Ten minutes later, Dayan called back. After speaking with military intelligence chief Maj. Gen. Eli Zeira and chief of the General Staff Lt. Gen. David Elazar, he reported, there was no information about collaboration or specific operational plans shared by Syria and Egypt.

Nonetheless, he set up meetings for the following day. Dayan and Elazar each consulted with senior intelligence officials. According to the memorial website account, they met with Chief Operations Officer in the General Staff, Brig. Gen. Yaakov Stern, and Col. Levron, Deputy Head of Research and Analysis at Military Intelligence, among others.

Levron said that the warning from King Hussein was “not unequivocal” and that even the Jordanians didn’t fully believe it. Stern seconded this opinion.

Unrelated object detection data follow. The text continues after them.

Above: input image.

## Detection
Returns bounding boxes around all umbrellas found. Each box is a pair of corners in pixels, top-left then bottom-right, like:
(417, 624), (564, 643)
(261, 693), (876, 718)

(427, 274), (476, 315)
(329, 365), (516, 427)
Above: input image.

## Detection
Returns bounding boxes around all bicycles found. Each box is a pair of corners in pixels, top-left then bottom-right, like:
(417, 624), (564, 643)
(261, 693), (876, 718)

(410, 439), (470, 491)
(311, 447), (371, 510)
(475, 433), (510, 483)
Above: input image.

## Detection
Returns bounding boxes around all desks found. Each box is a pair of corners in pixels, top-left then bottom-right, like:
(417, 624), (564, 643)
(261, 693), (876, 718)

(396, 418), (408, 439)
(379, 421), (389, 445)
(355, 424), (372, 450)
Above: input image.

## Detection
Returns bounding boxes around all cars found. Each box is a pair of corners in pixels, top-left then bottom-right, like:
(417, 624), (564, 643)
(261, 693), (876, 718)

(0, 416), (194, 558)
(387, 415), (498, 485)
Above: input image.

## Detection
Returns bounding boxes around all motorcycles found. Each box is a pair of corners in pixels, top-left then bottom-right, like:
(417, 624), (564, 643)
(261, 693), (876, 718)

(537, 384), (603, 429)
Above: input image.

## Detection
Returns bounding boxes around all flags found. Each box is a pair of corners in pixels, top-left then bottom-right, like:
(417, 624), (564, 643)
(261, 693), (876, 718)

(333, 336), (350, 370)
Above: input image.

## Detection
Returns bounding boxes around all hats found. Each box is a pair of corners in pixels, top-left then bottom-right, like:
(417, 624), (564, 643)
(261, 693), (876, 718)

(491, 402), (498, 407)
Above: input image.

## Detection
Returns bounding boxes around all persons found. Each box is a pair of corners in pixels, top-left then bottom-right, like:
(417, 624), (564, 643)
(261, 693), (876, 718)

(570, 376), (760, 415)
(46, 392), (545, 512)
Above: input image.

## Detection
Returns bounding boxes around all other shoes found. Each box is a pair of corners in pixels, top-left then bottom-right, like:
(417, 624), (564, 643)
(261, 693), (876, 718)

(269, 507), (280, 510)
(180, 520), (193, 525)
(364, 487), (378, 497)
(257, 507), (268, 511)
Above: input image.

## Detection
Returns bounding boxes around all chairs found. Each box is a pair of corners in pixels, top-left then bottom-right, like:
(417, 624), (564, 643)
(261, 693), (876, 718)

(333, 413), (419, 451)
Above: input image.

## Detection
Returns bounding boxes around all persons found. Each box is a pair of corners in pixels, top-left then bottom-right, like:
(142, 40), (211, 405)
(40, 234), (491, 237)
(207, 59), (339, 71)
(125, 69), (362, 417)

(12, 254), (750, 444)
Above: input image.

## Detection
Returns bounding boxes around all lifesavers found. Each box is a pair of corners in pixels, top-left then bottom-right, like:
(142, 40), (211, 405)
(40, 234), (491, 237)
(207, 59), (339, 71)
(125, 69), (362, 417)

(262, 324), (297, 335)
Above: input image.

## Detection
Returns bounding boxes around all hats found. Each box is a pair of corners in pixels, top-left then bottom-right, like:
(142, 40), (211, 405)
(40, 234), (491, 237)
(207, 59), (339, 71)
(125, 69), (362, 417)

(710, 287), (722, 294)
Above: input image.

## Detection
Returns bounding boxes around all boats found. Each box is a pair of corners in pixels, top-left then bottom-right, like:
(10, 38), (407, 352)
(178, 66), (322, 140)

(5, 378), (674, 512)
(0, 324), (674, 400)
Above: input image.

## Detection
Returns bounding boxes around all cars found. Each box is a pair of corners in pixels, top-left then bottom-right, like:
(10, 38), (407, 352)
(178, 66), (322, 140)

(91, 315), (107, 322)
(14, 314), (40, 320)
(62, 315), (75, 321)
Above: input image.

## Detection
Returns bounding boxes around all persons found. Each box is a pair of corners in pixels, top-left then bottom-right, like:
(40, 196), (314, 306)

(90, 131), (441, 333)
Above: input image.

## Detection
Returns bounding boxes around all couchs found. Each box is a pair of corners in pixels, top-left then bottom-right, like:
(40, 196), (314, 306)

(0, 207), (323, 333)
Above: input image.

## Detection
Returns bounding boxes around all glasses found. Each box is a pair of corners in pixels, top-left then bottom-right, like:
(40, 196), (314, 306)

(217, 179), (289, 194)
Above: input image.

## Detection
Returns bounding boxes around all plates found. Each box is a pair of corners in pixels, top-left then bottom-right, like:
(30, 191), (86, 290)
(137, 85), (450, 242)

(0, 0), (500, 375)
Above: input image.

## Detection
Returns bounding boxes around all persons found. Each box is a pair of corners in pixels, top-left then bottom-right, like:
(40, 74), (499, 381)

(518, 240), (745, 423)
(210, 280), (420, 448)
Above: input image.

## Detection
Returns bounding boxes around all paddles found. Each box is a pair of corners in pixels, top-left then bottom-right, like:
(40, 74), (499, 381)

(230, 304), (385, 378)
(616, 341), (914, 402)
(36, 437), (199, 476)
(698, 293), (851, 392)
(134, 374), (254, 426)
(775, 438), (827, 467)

The author of the account on-line, who signed the article “a senior officer in military intelligence,” noted that Levron had been in a different meeting at the time “and had no idea what came up between Golda Meir and the King.” Moreover, the head of research and analysis, Shalev, knew he had sent Keniezer to listen in on the conversation and knew his reading was altogether different. And though Shalev was present in both of the meetings, with Elazar and with Dayan, he said nothing. “Not only that, but he did not even suggest inviting the head of Wing 2 [Jordan] to the chief of the General Staff and the defense minister so that they could hear directly and authoritatively what Golda Meir had actually heard from King Hussein.”

In this account, Shalev is said to have “deceived the heads of state” by withholding this information.

It would have been interesting to hear Meir describe her own reading of the historic conversation. Maybe next year.